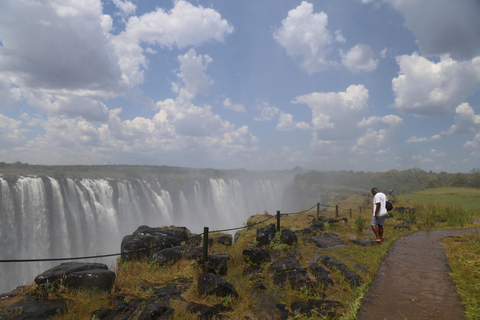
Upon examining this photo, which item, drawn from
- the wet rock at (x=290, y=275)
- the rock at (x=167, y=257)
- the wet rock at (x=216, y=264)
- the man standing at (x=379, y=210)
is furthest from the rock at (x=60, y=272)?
the man standing at (x=379, y=210)

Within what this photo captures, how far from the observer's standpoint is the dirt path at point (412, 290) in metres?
4.48

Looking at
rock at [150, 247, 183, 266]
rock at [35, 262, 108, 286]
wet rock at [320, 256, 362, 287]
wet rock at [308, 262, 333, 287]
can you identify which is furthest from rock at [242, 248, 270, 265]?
rock at [35, 262, 108, 286]

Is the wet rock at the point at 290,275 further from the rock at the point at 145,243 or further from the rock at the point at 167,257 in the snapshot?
the rock at the point at 145,243

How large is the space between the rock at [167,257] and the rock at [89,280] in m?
2.07

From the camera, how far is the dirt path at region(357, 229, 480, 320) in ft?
14.7

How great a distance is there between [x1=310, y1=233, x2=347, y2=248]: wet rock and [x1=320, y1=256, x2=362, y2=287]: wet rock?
2.51 metres

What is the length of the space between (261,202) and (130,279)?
6570cm

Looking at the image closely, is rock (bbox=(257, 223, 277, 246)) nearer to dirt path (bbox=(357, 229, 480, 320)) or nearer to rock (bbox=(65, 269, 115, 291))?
dirt path (bbox=(357, 229, 480, 320))

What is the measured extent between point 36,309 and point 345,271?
714 centimetres

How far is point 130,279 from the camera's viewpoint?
667 centimetres

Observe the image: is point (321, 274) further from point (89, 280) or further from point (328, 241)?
point (89, 280)

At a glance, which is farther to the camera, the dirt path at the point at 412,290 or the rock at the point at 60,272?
the rock at the point at 60,272

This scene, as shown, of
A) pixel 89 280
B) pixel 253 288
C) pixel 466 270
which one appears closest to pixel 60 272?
pixel 89 280

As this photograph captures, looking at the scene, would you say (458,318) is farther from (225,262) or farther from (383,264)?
(225,262)
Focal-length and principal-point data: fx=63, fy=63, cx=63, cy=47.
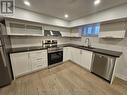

********

__TASK DIRECTIONS__. Rewrite the data from the line containing "As this photograph" through the end of the data, and increase every coordinate in the answers by 143. Leave the pictures out.

__REPLY TO THE TASK__.
As this photograph captures, looking at the scene, would you say (458,318) is farther from (225,262) or farther from (383,264)?
(368,405)
Focal-length and principal-point data: fx=63, fy=63, cx=63, cy=47.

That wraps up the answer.